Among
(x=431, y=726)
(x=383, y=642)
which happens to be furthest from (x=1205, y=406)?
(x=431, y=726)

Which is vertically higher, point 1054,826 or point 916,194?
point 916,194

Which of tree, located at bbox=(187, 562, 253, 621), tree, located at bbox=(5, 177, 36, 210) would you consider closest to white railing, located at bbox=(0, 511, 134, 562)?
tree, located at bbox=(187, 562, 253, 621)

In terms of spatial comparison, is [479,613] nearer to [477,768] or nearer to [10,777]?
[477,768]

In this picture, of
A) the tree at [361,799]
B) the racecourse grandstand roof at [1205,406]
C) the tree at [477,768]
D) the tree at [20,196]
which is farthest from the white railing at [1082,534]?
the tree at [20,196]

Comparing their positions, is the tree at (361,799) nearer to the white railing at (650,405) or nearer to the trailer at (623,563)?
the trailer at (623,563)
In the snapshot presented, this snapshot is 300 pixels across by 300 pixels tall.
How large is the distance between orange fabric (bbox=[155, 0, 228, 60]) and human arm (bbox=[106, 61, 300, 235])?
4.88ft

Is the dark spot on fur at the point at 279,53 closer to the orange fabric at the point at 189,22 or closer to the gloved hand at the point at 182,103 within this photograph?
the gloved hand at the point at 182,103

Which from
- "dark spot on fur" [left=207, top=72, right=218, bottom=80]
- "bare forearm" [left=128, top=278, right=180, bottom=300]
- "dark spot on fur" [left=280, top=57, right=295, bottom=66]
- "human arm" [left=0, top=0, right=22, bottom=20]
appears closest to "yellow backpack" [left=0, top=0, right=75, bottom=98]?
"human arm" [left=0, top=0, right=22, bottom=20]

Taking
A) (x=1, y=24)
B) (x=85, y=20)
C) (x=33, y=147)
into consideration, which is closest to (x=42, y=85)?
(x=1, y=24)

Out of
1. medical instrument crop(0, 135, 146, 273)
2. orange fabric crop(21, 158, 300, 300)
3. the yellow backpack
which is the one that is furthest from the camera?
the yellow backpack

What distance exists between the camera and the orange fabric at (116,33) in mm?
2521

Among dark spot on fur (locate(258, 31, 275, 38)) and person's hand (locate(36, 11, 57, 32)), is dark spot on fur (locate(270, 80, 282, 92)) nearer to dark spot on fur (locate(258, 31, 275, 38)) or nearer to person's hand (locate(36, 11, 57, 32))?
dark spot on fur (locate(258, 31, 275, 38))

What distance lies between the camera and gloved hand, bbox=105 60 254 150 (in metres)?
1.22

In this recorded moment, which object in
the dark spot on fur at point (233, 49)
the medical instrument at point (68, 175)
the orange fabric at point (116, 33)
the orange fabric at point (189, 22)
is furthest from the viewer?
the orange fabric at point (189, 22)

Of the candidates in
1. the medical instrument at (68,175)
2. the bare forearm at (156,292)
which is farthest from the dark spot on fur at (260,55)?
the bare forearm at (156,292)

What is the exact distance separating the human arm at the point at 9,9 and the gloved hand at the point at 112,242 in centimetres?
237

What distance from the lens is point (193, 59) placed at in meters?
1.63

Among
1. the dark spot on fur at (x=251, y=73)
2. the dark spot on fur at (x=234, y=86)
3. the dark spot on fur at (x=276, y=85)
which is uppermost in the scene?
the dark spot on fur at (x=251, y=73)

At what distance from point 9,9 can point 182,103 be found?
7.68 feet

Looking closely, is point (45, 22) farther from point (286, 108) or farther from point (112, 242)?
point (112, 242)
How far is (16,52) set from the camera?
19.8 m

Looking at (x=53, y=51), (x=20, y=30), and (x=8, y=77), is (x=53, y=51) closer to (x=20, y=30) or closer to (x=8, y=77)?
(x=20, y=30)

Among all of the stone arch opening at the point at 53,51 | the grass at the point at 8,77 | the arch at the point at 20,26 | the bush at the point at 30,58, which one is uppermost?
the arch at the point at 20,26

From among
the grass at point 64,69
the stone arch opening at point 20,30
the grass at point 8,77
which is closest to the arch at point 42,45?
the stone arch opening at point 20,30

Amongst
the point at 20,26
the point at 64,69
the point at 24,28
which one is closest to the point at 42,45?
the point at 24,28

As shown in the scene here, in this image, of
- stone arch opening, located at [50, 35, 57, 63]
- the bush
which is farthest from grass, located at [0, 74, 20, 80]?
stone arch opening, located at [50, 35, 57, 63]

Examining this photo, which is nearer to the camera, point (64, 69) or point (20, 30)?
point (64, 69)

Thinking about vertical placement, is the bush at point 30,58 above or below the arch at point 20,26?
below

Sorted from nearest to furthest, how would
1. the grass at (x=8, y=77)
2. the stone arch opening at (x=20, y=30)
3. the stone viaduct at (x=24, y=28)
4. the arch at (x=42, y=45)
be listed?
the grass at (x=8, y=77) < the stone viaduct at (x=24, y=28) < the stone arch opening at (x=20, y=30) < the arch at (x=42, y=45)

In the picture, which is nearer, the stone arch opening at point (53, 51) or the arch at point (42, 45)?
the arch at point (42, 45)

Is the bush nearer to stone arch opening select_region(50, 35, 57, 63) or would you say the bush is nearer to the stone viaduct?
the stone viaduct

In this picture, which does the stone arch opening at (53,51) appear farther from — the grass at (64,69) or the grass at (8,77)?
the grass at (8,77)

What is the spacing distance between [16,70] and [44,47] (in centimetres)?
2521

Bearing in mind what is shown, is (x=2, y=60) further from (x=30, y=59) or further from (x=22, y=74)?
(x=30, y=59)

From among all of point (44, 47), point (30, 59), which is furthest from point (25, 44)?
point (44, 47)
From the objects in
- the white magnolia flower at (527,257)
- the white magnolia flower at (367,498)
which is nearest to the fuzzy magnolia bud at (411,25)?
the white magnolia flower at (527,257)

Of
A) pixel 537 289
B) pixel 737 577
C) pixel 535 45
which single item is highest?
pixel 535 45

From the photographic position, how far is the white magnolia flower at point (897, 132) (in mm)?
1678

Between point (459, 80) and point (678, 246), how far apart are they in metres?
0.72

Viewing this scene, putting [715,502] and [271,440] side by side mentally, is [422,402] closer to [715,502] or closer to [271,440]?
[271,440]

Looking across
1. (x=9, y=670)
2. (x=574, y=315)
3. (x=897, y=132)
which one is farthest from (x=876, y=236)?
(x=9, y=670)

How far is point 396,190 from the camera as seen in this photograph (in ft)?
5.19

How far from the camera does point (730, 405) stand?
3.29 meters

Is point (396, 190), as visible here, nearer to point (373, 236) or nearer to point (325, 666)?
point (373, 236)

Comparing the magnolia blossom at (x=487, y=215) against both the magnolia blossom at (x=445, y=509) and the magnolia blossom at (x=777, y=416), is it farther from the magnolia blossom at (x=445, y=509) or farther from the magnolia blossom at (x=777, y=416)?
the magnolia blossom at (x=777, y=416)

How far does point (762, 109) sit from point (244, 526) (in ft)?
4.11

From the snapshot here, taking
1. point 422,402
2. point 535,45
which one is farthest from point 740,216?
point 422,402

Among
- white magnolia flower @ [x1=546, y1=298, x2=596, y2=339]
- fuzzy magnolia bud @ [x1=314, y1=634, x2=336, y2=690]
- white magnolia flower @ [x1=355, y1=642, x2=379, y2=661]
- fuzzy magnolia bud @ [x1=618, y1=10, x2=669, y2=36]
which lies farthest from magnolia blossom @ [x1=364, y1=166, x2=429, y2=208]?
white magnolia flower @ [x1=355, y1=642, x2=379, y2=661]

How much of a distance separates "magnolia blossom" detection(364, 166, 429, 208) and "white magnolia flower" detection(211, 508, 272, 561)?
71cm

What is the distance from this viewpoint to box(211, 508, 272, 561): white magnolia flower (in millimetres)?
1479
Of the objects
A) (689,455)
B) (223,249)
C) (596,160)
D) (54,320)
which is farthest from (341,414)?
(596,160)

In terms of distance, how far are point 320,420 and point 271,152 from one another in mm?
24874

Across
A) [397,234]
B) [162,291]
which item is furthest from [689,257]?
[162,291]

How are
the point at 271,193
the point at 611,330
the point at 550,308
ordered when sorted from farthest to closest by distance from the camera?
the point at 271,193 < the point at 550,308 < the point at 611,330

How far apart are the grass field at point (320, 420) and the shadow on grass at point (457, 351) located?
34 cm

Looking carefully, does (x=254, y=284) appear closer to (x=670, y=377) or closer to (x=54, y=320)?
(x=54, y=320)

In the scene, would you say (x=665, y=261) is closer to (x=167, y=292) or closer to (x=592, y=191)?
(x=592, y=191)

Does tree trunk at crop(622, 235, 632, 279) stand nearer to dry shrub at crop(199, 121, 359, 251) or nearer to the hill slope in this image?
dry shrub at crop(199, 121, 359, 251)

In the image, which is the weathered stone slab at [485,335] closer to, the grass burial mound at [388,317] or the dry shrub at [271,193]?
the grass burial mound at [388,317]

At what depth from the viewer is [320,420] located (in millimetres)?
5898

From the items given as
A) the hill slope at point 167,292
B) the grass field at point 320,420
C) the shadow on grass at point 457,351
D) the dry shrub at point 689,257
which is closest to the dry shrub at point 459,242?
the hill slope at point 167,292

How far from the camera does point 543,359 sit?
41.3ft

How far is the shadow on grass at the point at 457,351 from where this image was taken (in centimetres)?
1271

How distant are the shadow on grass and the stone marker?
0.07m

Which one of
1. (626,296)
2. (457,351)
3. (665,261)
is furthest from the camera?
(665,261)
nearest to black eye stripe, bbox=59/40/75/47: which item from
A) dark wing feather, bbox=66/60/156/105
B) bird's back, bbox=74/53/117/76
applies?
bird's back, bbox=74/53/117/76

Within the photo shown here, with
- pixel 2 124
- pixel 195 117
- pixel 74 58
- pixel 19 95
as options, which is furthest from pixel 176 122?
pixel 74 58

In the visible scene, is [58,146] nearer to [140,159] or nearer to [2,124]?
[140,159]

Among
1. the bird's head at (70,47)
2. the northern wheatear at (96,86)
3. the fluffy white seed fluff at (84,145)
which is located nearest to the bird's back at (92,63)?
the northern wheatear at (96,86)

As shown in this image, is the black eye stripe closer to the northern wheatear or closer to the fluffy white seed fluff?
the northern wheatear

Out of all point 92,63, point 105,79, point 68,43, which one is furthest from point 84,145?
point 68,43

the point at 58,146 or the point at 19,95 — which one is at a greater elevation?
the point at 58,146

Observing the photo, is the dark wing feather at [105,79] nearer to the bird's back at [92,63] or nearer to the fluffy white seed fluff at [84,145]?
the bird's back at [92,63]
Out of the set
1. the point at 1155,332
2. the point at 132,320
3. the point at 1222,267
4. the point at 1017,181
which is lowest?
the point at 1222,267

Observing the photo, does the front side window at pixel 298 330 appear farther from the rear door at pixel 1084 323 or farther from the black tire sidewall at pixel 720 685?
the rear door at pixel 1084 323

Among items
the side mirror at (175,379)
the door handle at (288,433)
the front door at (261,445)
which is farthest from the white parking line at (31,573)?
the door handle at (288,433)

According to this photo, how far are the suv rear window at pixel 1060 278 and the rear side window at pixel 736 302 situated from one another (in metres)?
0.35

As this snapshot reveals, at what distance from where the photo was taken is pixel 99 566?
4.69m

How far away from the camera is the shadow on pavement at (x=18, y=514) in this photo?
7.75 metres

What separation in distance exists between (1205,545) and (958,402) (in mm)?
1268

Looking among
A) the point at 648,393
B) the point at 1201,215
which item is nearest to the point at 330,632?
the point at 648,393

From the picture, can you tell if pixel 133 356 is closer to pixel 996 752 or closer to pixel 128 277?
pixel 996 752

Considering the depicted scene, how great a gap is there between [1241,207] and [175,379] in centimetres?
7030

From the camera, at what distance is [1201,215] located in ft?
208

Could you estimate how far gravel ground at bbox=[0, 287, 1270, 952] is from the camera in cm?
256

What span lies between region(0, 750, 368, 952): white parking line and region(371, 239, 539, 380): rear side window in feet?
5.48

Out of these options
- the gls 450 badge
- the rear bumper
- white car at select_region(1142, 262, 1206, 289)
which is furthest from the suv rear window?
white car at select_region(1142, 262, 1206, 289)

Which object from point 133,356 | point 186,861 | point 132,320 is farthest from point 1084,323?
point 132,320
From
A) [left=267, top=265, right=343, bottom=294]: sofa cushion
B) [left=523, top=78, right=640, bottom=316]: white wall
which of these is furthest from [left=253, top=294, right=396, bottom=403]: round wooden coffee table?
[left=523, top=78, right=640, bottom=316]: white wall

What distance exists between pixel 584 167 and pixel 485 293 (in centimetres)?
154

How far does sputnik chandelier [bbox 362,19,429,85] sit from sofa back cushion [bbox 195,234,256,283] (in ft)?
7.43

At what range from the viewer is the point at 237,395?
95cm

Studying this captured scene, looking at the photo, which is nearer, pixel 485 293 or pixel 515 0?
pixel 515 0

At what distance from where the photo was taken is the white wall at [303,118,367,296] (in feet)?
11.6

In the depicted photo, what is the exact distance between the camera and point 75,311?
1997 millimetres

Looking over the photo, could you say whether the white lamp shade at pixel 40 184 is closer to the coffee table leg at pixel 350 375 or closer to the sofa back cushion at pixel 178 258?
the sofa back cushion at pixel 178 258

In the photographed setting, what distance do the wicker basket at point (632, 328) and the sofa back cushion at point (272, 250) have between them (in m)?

*WHAT THE TASK ASKS*. Starting at the line that contains "Studying this captured", copy each line exactly through the end of the listing above. Include that first line and the last one, and add nothing.

*EXERCISE RESULT*.
Studying this captured scene, looking at the photo, which is nearer, pixel 485 293 or pixel 515 0?
pixel 515 0

At what distance from where the photo was taken is the white wall at [303,118,367,296] (in feet)?
11.6

In the depicted photo, what is the exact distance between the camera and point 75,311?
1997 millimetres

Looking over the photo, could you say whether the white lamp shade at pixel 40 184 is closer to the coffee table leg at pixel 350 375 or closer to the sofa back cushion at pixel 178 258?
the sofa back cushion at pixel 178 258

In the photographed setting, what distance do the wicker basket at point (632, 328) and the sofa back cushion at point (272, 250) have between them (in m)?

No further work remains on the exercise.